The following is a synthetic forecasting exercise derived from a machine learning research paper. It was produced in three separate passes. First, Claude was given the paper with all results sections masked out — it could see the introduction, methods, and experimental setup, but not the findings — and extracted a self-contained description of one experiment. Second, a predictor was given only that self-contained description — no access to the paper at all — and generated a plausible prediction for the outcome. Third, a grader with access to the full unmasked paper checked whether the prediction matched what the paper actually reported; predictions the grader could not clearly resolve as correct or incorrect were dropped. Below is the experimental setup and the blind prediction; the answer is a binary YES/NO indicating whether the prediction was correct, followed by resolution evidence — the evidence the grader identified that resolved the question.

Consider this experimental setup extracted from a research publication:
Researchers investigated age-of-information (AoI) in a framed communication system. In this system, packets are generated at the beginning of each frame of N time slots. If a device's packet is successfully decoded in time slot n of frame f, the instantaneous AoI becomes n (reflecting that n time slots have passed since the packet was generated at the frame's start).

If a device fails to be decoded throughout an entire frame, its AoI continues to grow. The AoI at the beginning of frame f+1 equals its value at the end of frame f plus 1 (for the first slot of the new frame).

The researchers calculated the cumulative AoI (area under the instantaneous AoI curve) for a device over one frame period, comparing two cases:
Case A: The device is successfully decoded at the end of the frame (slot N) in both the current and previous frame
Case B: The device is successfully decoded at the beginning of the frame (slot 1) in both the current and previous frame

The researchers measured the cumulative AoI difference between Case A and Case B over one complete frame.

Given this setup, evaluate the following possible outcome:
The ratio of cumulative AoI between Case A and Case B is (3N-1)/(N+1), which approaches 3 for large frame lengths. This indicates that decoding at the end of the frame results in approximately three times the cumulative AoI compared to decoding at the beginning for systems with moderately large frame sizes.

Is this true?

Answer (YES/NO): YES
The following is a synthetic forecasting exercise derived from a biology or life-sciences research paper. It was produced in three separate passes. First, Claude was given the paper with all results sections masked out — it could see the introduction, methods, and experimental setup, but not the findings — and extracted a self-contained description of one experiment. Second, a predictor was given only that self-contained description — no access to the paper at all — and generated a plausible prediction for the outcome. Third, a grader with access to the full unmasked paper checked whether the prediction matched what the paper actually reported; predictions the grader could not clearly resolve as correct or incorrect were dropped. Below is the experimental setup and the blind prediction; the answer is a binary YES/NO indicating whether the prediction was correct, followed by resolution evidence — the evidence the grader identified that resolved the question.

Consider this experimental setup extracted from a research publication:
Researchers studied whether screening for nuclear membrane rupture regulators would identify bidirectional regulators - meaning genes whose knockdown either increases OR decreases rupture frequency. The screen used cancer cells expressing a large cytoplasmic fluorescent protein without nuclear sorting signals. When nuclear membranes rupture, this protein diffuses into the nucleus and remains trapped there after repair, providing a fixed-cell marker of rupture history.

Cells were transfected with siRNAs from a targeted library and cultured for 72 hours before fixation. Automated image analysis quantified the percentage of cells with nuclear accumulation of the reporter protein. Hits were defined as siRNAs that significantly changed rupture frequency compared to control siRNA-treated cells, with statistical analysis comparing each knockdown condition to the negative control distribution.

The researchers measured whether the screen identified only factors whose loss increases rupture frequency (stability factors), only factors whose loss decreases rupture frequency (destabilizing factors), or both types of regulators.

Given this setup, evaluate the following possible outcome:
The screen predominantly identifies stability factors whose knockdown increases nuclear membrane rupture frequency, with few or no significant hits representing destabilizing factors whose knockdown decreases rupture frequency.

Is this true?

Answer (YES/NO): NO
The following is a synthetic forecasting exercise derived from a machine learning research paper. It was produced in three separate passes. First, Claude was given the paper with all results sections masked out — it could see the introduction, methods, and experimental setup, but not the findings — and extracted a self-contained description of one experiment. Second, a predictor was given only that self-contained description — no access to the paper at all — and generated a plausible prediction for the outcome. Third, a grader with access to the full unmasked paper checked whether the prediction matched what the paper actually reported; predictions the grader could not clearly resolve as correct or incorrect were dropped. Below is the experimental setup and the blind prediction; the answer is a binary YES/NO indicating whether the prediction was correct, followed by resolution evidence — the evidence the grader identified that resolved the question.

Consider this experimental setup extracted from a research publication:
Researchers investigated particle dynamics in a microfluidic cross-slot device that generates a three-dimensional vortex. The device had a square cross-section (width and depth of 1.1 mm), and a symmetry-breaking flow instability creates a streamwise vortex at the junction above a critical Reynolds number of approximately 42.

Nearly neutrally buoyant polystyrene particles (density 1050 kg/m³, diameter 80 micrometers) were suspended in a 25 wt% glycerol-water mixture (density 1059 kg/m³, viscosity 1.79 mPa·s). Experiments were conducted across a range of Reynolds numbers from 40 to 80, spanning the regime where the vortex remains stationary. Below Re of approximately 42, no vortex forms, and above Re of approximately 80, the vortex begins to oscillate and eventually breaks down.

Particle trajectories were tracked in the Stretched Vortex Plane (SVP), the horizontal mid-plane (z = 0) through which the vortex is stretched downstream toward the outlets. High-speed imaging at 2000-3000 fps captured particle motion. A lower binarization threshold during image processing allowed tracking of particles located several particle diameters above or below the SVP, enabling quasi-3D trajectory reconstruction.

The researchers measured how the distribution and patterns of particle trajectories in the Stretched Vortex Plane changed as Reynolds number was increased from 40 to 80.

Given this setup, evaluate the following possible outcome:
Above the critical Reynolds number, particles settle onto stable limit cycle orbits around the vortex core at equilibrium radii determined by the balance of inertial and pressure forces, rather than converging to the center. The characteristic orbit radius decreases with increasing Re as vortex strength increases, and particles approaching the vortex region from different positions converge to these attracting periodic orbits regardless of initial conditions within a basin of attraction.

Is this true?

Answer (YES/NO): NO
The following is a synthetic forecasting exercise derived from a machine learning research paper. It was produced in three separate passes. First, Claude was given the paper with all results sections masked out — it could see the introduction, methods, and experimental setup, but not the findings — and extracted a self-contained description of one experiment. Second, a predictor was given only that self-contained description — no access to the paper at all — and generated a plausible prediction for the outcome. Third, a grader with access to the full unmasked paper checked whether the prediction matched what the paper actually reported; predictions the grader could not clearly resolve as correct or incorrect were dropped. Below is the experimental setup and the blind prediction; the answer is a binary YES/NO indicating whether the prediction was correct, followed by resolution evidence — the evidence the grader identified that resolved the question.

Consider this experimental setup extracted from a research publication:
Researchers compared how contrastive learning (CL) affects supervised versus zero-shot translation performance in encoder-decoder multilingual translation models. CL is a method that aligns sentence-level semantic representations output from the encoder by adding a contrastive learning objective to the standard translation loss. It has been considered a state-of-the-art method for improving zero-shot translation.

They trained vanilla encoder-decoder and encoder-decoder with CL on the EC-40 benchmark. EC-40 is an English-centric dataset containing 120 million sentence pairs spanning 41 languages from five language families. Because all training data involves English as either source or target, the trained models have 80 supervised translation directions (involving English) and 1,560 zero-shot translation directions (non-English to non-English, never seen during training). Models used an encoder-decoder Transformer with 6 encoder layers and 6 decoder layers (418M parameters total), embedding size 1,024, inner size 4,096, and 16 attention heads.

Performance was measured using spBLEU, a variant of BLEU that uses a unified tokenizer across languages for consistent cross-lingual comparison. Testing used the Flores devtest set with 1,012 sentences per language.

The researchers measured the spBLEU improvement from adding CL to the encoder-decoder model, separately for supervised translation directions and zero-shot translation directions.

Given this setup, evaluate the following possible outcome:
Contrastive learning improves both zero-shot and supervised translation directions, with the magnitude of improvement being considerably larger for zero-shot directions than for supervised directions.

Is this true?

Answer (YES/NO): YES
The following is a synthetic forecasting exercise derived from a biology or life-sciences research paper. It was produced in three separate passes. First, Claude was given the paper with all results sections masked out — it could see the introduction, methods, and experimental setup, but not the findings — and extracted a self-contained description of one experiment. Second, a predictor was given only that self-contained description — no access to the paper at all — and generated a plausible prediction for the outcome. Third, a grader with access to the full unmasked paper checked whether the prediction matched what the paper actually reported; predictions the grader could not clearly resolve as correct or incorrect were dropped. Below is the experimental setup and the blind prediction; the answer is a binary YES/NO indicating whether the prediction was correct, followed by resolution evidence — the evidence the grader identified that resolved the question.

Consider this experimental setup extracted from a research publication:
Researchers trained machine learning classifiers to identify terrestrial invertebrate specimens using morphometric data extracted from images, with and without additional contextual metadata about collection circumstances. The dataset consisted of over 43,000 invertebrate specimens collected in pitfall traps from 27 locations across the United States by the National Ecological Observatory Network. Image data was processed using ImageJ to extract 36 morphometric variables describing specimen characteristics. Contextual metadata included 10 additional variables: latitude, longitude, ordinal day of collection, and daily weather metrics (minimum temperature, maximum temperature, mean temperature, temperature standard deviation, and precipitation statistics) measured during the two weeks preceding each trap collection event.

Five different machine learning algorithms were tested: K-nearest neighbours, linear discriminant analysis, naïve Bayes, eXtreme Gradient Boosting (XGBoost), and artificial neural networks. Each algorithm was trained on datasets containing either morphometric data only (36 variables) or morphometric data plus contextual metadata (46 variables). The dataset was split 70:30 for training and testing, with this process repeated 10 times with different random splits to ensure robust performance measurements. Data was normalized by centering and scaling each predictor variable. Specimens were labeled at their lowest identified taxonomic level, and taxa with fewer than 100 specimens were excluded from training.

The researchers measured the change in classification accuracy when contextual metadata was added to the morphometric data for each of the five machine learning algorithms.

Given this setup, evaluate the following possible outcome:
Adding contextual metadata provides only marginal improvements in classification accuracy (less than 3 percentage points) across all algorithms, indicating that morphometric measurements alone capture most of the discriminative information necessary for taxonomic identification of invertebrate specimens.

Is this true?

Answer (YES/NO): NO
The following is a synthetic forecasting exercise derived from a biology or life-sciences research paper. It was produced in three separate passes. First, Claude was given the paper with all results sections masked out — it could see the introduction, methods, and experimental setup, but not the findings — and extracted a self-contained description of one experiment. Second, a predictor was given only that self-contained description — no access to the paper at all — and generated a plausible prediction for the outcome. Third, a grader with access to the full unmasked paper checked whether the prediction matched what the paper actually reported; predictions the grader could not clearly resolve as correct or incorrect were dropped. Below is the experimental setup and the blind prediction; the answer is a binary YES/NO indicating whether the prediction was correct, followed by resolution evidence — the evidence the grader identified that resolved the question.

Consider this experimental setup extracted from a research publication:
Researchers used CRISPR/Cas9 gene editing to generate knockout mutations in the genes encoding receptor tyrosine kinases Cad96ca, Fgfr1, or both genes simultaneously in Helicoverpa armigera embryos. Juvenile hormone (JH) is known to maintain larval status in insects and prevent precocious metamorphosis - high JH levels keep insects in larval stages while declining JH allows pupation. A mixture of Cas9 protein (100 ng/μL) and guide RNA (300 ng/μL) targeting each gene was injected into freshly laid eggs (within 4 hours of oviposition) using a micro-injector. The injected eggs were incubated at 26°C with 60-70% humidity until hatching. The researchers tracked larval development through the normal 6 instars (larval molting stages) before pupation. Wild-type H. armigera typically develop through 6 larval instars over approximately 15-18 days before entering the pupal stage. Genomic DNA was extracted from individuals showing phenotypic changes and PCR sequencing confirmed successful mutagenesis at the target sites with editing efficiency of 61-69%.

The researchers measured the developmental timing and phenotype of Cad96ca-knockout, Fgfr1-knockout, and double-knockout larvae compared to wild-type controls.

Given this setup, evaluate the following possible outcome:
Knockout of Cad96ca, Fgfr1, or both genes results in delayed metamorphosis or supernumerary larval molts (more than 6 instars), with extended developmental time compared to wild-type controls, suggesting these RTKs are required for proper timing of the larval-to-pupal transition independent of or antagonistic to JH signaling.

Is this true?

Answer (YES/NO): NO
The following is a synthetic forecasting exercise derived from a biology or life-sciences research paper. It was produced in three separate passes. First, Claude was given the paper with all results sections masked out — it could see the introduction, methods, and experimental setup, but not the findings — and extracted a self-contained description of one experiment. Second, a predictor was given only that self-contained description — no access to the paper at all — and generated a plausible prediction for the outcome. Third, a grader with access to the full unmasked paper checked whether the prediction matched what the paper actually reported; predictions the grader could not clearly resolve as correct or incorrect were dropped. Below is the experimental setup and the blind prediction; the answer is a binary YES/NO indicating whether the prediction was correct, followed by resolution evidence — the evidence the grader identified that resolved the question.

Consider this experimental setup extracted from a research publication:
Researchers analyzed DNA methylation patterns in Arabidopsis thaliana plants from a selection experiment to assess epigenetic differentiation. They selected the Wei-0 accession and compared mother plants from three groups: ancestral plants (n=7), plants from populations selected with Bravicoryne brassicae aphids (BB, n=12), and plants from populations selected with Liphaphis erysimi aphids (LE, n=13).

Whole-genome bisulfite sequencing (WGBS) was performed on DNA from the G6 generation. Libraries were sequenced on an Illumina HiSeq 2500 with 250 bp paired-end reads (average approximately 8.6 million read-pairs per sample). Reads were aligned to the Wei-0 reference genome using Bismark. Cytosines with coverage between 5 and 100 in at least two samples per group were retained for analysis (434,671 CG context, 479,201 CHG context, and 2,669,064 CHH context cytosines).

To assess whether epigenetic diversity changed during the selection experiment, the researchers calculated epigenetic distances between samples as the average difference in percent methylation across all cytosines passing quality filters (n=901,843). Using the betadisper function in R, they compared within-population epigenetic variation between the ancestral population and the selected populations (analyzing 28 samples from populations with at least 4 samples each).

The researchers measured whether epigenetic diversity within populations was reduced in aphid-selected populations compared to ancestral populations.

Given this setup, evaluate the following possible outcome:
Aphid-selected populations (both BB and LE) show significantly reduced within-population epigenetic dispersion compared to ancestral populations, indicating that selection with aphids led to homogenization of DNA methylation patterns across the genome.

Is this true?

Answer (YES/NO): NO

------------

* ASSIGNMENT:
Check the entries above for the word "reduced" and copy every line where it turns up.

* RESPONSE:
The researchers measured whether epigenetic diversity within populations was reduced in aphid-selected populations compared to ancestral populations.
Aphid-selected populations (both BB and LE) show significantly reduced within-population epigenetic dispersion compared to ancestral populations, indicating that selection with aphids led to homogenization of DNA methylation patterns across the genome.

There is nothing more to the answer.